I get a laugh out of the CL postings where commas don't get a space after-like this,you know what I mean,you know?


----------



## Howie (May 25, 2010)

I agree with Hammerthumb. A lot of this can be contributed to CAD drawings. While I had to work with CAD drawings at times, I never found them to be as accurate as a hand drawn architectual or a hand drawn isometric. Another problem I think is the lack of a strong math, reading background today. Computers are a wonderful thing but they are only as good as the info put into them.


----------



## Finn (May 26, 2010)

As "The Dane" mentioned, the news casters on TV are professional talkers and make horrible errors in grammar and I spot it with my high school education. I am a retired construction worker and not a word smith.
I have seen on a set of HVAC construction blueprints, the word Duct spelled "Duck" throughout. Even spell check is sometimes wrong in spelling, as I am.


----------



## wormil (Nov 19, 2011)

I suspect when changes are made between drawing and building that not all those changes make it into the final plans.


----------



## oldnovice (Mar 7, 2009)

When I was still working I sent the CAD model to the model/machine shop and models do not include any human readable dimensions as it is a virtual representation of the part to be made.
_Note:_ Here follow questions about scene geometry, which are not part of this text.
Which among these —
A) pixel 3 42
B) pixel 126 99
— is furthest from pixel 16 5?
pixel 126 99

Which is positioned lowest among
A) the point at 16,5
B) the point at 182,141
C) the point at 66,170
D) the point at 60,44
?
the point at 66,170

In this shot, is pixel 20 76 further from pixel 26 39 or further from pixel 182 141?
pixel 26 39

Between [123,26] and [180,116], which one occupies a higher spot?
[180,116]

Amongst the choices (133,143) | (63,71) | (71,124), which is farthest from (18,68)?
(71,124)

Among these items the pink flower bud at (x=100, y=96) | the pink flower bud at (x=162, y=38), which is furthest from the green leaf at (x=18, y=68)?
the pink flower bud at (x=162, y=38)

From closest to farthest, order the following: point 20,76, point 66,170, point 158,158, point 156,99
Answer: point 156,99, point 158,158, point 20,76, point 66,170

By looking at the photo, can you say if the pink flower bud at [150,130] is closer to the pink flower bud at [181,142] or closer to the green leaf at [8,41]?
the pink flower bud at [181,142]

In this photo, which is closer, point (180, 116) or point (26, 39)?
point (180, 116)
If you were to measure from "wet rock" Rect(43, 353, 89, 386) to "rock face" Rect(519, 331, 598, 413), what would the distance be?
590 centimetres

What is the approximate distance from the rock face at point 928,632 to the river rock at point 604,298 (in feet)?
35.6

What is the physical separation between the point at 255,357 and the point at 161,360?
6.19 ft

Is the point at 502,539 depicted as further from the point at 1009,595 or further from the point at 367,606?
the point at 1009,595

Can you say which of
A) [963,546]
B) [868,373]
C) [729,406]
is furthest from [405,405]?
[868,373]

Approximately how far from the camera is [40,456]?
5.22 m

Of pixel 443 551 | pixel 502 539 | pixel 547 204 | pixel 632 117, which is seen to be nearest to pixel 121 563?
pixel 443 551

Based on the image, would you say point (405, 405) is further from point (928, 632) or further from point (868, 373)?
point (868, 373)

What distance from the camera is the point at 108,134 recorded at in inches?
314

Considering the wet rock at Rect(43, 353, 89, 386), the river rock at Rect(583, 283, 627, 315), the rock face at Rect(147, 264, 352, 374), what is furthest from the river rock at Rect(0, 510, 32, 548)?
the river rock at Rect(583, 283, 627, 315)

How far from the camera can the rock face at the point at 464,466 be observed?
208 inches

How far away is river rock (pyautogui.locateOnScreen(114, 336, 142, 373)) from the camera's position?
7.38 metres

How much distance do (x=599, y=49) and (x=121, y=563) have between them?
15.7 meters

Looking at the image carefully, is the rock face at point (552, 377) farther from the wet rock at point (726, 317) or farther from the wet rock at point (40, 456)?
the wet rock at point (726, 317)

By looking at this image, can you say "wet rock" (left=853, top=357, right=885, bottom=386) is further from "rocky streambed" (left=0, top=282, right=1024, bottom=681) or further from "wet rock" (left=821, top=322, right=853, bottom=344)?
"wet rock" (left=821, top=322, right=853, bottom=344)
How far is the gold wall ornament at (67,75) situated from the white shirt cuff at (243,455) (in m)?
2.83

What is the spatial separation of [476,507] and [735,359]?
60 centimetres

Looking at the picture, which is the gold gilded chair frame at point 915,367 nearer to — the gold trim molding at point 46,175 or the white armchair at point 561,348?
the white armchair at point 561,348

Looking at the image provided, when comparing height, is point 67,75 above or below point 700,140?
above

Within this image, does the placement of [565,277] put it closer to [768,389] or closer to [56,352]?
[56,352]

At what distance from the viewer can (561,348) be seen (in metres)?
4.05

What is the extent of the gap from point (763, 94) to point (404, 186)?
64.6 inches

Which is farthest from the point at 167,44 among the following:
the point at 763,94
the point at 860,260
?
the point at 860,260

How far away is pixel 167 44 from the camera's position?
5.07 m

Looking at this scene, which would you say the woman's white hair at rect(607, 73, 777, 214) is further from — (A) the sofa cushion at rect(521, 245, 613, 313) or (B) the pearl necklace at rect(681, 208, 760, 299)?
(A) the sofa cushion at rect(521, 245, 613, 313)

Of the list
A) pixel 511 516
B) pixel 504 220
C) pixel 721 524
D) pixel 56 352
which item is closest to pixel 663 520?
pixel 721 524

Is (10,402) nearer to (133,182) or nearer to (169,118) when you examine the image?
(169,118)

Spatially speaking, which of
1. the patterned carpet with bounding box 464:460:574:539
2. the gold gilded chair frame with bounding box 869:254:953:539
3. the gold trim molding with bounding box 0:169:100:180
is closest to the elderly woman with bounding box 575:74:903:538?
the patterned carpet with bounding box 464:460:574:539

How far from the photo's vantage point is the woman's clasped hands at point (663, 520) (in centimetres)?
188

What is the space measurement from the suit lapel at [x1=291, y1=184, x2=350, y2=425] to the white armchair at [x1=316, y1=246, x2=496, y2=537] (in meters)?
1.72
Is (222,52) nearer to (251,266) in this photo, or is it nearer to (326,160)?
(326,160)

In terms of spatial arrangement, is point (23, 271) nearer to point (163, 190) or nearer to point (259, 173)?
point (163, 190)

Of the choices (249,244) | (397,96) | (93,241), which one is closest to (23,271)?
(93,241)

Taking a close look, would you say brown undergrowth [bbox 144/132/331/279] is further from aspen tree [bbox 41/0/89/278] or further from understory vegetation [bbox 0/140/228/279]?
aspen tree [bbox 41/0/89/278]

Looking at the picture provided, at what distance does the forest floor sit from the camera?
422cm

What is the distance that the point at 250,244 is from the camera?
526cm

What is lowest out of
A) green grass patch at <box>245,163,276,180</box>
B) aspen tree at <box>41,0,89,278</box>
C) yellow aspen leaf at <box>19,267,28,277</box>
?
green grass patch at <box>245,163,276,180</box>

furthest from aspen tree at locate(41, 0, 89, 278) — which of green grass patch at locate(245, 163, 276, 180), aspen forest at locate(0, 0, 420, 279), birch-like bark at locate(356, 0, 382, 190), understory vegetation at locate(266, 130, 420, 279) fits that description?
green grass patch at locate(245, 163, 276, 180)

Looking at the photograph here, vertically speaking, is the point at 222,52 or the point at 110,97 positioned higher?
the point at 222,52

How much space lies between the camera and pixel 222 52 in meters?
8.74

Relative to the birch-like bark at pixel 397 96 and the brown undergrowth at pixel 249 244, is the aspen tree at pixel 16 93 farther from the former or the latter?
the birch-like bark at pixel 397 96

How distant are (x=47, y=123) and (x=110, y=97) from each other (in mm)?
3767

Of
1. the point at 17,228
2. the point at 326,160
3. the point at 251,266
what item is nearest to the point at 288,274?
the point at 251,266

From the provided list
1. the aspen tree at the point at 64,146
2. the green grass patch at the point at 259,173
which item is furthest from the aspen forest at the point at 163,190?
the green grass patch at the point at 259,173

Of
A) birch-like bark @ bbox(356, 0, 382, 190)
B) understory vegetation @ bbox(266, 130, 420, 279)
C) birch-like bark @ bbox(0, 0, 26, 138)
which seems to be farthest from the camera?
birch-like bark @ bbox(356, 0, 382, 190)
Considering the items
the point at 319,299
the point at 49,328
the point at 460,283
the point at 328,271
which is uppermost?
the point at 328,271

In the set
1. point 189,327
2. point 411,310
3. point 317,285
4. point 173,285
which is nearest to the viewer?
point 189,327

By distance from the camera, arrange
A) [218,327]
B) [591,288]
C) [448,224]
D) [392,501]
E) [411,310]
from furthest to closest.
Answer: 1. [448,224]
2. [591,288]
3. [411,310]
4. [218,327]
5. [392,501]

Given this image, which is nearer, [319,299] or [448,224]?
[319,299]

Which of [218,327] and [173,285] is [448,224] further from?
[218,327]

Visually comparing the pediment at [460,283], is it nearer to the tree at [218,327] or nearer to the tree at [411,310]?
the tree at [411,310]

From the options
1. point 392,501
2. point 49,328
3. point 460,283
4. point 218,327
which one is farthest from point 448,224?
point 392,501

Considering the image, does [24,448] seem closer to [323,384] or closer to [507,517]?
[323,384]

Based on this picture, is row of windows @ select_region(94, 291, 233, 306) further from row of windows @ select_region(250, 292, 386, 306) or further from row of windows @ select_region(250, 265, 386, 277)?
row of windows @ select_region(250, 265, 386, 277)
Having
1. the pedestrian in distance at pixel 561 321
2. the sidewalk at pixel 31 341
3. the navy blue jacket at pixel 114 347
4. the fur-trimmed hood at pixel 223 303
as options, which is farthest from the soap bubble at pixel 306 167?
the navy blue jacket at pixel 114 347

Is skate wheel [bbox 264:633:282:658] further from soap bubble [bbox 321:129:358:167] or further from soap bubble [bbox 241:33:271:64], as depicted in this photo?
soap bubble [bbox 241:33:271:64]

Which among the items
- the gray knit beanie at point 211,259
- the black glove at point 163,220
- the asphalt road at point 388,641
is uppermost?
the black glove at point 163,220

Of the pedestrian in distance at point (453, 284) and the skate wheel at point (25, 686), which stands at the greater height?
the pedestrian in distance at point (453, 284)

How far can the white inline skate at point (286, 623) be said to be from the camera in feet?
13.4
I was told that the model shop could use 2D prints but would rather use the CAD model.

My CAD program creates 2D prints and, if I select a view, it will put in EVERY dimension, some of which are not needed and/or redundant. I can the delete the ones I do not want/need.


----------



## MrRon (Jul 9, 2009)

Dimensional errors on drawings are very common. I'm retired after 50+ years as a ship designer. Many thousands of dollars and many man-hours go into developing a single drawing for a billion dollar U.S.Navy ship. Even after the most careful checking of a drawing, often several times, errors will still pop up. What do you expect from a drawing in a magazine that might have cost a few hundred dollars to create. It's not unusual to discover errors on drawings that have been in circulation for years. When an error is discovered, the error has to be corrected and a revision noted and issued. All this costs money; it is sometimes better to let the error slide than it is to correct it. In the case of a plan in a magazine, errors are corrected after the fact and that is a minimum of a month past the issue of the magazine.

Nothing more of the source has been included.